In cell biology, a mitochondrion (plural mitochondria) is a membrane-enclosed organelle found in most eukaryotic cells. These organelles range from 0.5–10 micrometers (μm) in diameter. Mitochondria are sometimes described as "cellular power plants" because they generate most of the cell's supply of adenosine triphosphate (ATP), used as a source of chemical energy. In addition to supplying cellular energy, mitochondria are involved in a range of other processes, such as signaling, cellular differentiation, cell death, as well as the control of the cell cycle and cell growth. Mitochondria have been implicated in several human diseases, including mitochondrial disorders and cardiac dysfunction, and may play a role in the aging process. The word mitochondrion comes from the Greek μίτος or mitos, thread + χονδρίον or khondrion, granule.
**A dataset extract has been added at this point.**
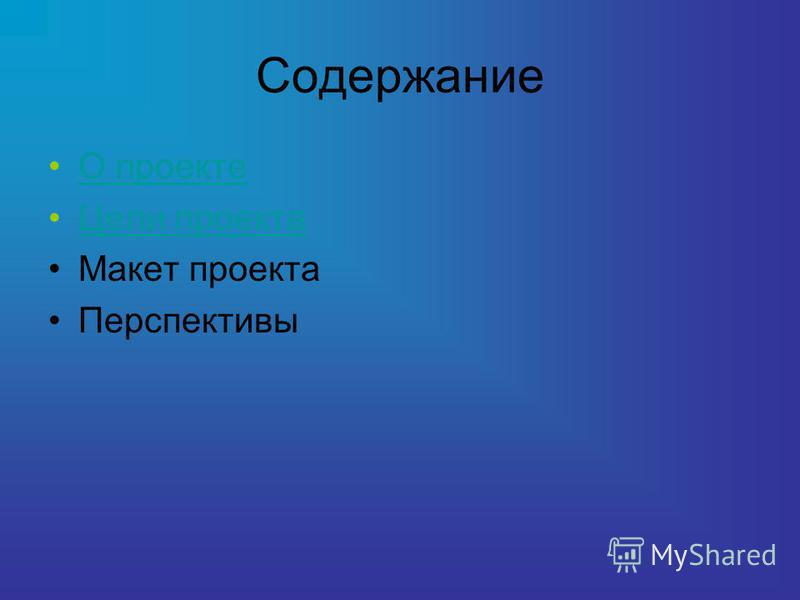 Содержание О проекте Цели проекта Макет проекта Перспективы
Several characteristics make mitochondria unique. The number of mitochondria in a cell varies widely by organism and tissue type. Many cells have only a single mitochondrion, whereas others can contain several thousand mitochondria. The organelle is composed of compartments that carry out specialized functions. These compartments or regions include the outer membrane, the intermembrane space, the inner membrane, and the cristae and matrix. Mitochondrial proteins vary depending on the tissue and the species. In humans, 615 distinct types of proteins have been identified from cardiac mitochondria; whereas in Murinae (rats), 940 proteins encoded by distinct genes have been reported. The mitochondrial proteome is thought to be dynamically regulated. Although most of a cell's DNA is contained in the cell nucleus, the mitochondrion has its own independent genome. Further, its DNA shows substantial similarity to bacterial genomes.